▶ _Page extract_
Interacting with Resources#

In Coscine, Resources store all of your data and metadata. As such they represent a key data structure, which you will most certainly interact a lot with.

The Resource object#

The Coscine Python SDK abstracts Coscine resources with a custom Resource datatype. An instance of type coscine.Resource has the following properties:

Property

Datatype

Modifiable

Description

access_url

str

The URL to request access to the Resource

archived

bool

Set the Resource to archived

application_profile

ApplicationProfile

The resource metadata application profile

created

date

Timestamp when the resource was created

creator

str

Coscine user ID of the resource creator

description

str

Resource description

disciplines

list[Discipline]

List of scientific disciplines

display_name

str

Short resource name as displayed in the web interface

fixed_values

dict

Resource default metadata

id

str

Coscine Resource ID

keywords

list[str]

List of related keywords

license

License

Resource data license

name

str

Full resource name

options

ResourceTypeOptions

Settings regarding resource type

pid

str

Persistent Identifier for the resource

quota

ResourceQuota

Resource quota settings

type

ResourceType

Resource type information (e.g. for RDS-S3)

[Data entries]
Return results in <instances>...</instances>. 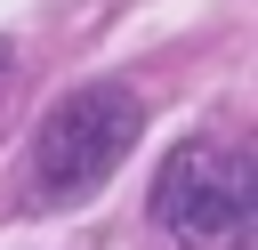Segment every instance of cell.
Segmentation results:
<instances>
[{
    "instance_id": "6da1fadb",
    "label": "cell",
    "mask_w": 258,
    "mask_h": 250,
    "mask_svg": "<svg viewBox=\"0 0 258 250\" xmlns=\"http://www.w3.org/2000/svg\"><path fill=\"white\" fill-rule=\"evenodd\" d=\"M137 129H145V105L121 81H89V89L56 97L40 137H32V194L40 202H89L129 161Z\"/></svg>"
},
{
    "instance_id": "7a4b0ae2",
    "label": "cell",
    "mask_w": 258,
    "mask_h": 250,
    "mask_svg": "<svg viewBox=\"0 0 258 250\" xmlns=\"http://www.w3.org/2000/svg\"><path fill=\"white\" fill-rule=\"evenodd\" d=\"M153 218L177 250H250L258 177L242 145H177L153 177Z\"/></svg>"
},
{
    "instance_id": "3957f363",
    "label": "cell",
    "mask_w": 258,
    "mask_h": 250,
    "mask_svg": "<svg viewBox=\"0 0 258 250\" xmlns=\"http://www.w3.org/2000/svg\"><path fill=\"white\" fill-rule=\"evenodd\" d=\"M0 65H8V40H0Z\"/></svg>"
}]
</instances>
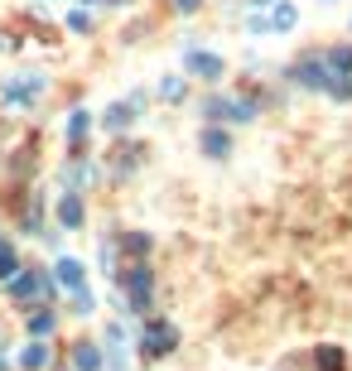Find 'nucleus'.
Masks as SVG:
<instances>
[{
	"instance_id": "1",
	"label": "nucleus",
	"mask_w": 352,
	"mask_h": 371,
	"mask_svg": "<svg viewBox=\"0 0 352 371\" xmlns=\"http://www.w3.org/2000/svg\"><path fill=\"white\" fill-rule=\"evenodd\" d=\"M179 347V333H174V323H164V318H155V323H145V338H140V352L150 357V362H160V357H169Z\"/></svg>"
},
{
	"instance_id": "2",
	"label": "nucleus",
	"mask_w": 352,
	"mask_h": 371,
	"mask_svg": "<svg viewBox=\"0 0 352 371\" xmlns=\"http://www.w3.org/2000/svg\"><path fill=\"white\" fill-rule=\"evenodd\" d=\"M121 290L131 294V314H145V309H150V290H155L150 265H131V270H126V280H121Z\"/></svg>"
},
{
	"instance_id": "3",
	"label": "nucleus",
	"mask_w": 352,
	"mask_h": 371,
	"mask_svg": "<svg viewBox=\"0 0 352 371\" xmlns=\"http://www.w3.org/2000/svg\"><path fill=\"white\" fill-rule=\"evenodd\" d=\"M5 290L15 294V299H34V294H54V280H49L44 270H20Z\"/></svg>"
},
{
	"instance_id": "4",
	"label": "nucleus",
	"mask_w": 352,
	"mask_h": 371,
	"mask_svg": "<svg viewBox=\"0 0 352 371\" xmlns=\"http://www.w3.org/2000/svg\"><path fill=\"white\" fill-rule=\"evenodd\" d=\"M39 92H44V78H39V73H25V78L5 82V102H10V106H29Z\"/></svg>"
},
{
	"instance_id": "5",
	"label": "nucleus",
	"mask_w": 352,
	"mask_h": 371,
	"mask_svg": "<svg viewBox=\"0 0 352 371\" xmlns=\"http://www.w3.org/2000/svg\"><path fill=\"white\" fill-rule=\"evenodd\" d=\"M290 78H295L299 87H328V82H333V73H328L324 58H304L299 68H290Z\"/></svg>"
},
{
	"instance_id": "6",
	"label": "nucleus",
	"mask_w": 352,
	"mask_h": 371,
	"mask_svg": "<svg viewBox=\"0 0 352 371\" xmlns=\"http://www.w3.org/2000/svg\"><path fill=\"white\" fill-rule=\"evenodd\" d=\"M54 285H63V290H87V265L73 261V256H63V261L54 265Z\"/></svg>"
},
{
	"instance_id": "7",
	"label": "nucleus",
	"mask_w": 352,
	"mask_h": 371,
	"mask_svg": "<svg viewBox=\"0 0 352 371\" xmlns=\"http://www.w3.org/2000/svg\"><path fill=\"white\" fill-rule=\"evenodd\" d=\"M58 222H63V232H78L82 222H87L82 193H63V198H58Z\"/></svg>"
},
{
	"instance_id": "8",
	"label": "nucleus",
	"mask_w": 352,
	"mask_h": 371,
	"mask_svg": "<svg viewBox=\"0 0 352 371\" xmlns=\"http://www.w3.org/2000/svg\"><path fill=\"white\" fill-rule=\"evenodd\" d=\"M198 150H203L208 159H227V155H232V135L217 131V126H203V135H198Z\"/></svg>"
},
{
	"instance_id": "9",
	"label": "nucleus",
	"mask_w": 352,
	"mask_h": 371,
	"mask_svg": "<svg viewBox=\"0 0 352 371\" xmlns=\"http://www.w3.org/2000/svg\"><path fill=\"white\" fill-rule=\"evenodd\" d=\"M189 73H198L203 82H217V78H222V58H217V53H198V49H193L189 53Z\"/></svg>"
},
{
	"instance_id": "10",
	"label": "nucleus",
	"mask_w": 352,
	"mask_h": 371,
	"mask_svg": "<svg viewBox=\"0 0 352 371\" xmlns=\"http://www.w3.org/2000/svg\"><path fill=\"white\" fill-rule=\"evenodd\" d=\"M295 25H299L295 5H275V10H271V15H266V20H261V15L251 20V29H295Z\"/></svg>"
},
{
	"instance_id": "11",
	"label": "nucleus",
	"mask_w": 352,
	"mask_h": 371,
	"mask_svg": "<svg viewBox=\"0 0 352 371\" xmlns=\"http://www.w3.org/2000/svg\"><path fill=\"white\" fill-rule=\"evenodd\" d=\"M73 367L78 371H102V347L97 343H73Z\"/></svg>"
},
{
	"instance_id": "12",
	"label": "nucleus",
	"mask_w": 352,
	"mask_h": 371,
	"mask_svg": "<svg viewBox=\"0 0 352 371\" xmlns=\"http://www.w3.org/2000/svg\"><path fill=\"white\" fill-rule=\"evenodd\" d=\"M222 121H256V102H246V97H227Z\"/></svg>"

▶ _What you should do_
In the Coscine resources page, what datatype is listed for the disciplines property? Please answer in a few words.

▶ _Answer to this problem_
list[Discipline]